Uma empresa sediada em São Paulo tem sido investigada, nos últimos meses, pela venda de cogumelos alucinógenos pela internet. Em julho, o dono da companhia foi preso em flagrante e só ganhou o direito de responder em liberdade com a condição de suspender as vendas por tempo indeterminado.
O juízo da Vara Regional das Garantias da Capital, que analisou o caso, decidiu soltar o empresário por não ver necessidade de manter a prisão, mas homologou o flagrante policial que classificou a conduta como tráfico de drogas. A psilocibina e a psilocina, substâncias presentes nos cogumelos, são listadas nominalmente na Portaria 344/1998 da Agência Nacional de Vigilância Sanitária (Anvisa), que reúne todas as substâncias e medicamentos sujeitos a controle especial.

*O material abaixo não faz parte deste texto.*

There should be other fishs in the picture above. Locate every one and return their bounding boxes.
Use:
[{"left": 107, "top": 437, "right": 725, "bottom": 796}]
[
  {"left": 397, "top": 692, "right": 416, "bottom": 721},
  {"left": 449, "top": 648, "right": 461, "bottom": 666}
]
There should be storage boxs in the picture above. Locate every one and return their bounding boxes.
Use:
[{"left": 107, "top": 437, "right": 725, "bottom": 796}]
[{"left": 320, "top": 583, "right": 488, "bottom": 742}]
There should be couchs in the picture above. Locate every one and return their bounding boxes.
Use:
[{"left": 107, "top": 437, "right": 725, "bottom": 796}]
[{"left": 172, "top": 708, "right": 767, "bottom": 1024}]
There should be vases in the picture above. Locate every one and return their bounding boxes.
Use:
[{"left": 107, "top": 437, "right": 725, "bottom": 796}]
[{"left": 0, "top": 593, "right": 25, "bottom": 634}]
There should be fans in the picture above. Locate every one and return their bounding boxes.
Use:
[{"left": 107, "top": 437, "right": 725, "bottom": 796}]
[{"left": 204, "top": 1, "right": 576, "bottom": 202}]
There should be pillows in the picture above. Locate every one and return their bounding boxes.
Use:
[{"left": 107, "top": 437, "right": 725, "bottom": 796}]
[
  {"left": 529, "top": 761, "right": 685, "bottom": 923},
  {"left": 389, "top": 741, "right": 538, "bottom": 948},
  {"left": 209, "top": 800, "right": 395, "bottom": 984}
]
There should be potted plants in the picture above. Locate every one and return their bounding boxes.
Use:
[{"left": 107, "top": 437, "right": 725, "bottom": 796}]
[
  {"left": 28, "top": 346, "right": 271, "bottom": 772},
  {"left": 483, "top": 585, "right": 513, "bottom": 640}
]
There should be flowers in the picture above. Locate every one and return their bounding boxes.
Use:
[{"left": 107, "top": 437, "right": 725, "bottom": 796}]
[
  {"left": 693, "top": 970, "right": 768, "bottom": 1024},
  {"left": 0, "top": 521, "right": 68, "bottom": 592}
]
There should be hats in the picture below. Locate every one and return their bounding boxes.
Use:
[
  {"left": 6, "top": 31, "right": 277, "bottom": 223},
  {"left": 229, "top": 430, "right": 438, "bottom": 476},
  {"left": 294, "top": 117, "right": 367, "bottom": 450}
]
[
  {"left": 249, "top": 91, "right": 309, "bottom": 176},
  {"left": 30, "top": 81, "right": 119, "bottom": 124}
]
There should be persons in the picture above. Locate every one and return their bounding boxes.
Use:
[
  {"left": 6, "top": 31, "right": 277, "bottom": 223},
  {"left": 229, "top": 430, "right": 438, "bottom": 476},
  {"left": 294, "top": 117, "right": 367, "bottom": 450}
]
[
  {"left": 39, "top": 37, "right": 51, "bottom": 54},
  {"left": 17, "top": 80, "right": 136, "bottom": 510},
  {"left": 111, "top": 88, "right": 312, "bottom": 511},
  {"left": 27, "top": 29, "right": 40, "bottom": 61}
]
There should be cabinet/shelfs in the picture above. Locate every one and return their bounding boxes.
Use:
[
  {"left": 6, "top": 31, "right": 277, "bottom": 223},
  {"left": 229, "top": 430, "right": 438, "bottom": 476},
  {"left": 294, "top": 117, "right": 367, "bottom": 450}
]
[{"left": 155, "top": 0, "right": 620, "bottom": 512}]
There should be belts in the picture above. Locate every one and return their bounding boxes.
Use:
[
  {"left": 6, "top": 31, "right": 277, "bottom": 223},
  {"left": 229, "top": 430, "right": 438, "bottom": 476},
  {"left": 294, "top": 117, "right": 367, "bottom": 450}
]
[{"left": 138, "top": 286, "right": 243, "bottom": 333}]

Erik Fenderson/ Wikimedia CommonsO cogumelo in natura, porém, não é citado na lista da Anvisa, o que tem provocado divergências nos tribunais sobre o status criminal da substância. O entendimento do Superior Tribunal de Justiça é que a venda dos cogumelos configura tráfico, mesmo que o fungo não esteja na lista, devido à presença do princípio ativo.
Decisões de cortes estaduais, porém, têm contrariado esse entendimento. Em acórdãos a partir de abril do ano passado, os tribunais de justiça de Mato Grosso do Sul, Minas Gerais e Distrito Federal afastaram a tese de tráfico ao julgarem casos de apreensão dos cogumelos.
O entendimento dos colegiados nesses casos foi o de que a venda do cogumelo in natura não configura crime — desde que não haja indícios de manipulação nem extração do princípio ativo isolado.
O advogado Luciano Canola, que representa a empresa investigada em São Paulo, argumenta que não há dúvidas ou zonas cinzentas na interpretação da lei.
“Quando quis o legislador proibir a planta, ele simplesmente inseriu claramente [na portaria da Anvisa], sem sombra de dúvidas. […] Essa não inserção do Psilocybe cubensis na lista E da Anvisa não significa um esquecimento da Anvisa sobre ele, não significa uma dúvida. Na verdade, significa a certeza de que o regulador não proibiu o fungo.”
O advogado Caio Alcântara, do escritório Demóstenes Torres, tem o mesmo entendimento. “Se não está na lista F2, não se pode considerar tráfico. Juridicamente falando, não existe tráfico de cogumelos.”
A professora de Direito na Fundação de Getulio Vargas de São Paulo, Fernanda Regina Vilares, ressalta que, de uma perspectiva dogmática do Direito Penal, considerando os princípios da legalidade e da taxatividade, o poder punitivo deve fazer “interpretações extensivas” e ir além do que está delimitado na portaria.
A venda, portanto, não seria crime, mas a professora também destaca que os órgãos de persecução penal enquadram o fungo indiretamente nessa portaria.
Princípio da legalidade
Outro ponto importante nessa discussão é o princípio da legalidade, previsto no artigo 5º, inciso XXXIX, da Constituição Federal. No Direito Penal, esse preceito define que ninguém pode ser punido sem que exista uma lei anterior que defina o crime e a pena.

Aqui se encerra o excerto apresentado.